Goal —
Count the lines in the records below that contain the string "vegetation". Reply with that number alone.

Available records —
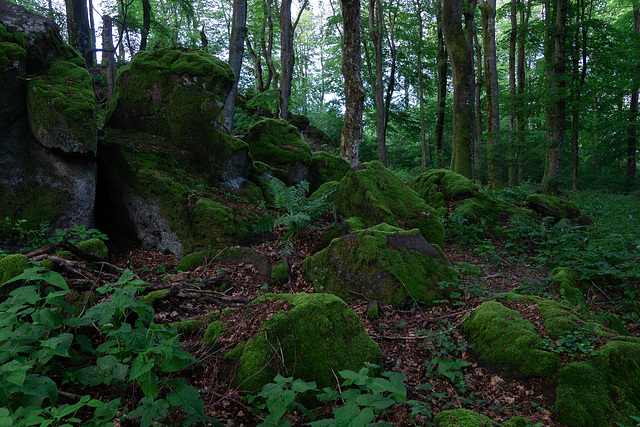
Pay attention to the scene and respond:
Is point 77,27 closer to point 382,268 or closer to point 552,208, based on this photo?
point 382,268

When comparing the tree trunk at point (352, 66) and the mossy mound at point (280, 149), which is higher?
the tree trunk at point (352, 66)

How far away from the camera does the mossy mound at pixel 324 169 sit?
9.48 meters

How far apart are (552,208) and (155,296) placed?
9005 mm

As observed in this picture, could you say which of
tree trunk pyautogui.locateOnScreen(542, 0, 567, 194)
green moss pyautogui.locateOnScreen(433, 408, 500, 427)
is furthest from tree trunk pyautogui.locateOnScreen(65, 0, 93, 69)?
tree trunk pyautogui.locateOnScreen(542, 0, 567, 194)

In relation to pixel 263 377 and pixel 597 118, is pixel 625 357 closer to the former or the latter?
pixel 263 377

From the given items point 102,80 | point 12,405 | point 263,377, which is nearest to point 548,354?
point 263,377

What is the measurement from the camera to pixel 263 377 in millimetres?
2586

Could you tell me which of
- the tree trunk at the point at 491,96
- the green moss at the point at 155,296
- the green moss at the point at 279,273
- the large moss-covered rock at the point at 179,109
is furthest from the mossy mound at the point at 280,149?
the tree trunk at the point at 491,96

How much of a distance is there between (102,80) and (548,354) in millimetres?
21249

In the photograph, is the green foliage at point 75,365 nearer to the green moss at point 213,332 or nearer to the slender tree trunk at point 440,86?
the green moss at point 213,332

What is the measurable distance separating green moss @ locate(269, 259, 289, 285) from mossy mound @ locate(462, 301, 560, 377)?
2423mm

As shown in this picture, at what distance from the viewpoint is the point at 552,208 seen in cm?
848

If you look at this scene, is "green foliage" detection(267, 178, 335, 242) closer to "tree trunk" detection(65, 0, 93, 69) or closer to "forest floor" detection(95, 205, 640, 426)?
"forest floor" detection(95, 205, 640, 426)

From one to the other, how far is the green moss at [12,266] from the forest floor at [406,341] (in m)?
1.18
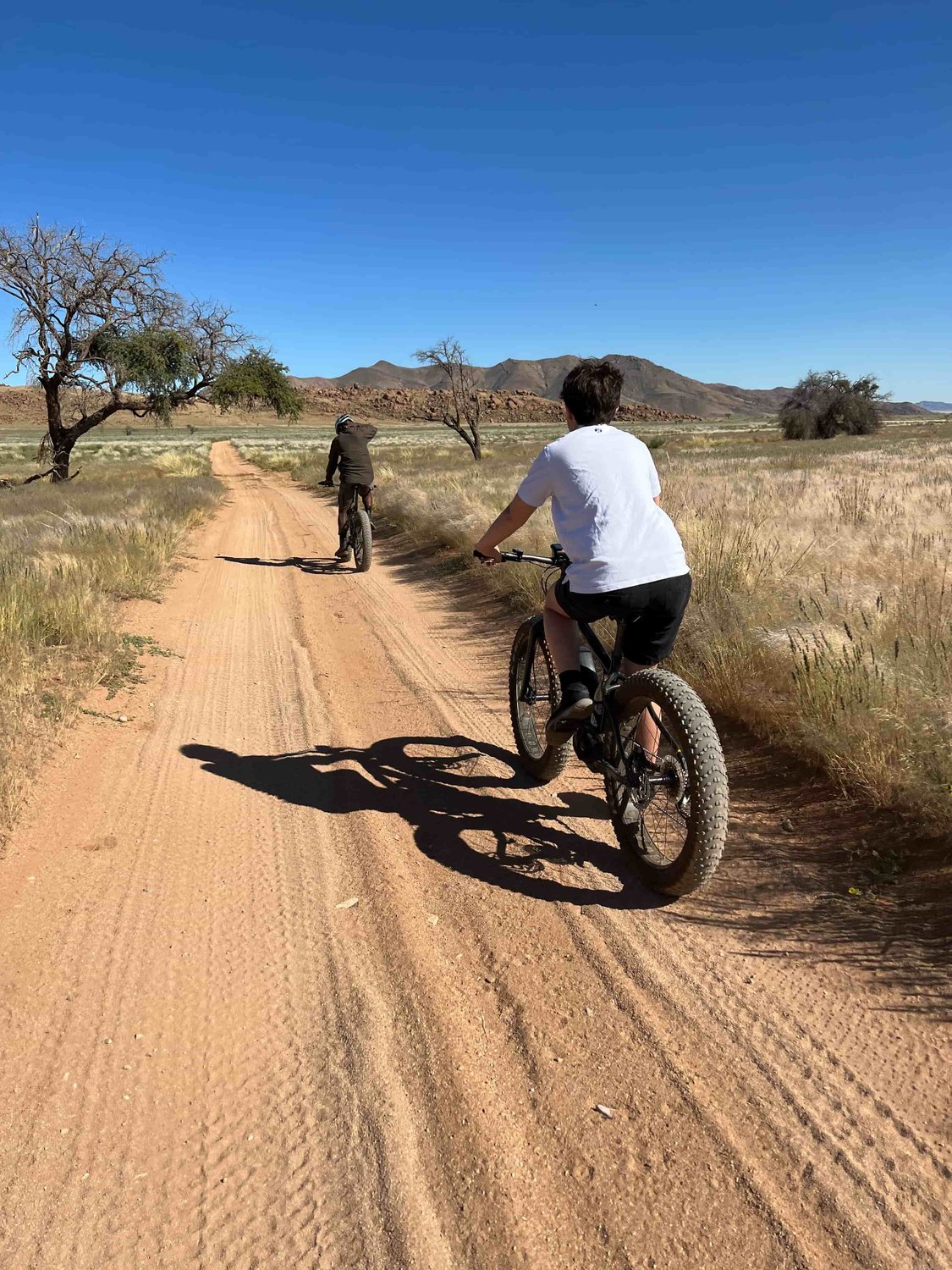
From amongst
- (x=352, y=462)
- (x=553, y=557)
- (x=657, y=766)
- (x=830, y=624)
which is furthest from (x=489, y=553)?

* * *

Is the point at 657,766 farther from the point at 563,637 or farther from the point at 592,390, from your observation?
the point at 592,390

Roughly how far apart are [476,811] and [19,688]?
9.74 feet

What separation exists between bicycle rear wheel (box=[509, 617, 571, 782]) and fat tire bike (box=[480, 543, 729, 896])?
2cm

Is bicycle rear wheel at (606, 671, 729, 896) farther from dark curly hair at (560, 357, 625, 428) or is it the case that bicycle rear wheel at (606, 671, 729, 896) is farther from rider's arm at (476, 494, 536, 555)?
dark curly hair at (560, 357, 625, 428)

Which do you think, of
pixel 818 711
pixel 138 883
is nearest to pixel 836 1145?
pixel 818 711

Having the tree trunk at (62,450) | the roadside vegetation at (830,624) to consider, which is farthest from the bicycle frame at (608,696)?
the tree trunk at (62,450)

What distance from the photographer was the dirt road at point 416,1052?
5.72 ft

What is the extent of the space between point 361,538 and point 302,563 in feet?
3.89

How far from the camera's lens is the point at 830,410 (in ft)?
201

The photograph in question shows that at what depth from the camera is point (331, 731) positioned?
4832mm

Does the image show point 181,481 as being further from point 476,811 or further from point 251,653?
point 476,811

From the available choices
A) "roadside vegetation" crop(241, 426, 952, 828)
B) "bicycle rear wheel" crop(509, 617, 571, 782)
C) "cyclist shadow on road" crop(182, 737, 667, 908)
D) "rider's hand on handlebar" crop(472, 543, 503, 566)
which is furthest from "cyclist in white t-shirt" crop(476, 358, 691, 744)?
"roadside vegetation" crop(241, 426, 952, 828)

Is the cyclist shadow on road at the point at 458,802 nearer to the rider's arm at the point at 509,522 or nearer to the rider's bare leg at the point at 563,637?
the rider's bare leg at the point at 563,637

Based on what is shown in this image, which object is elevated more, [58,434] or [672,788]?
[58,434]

Written answer —
3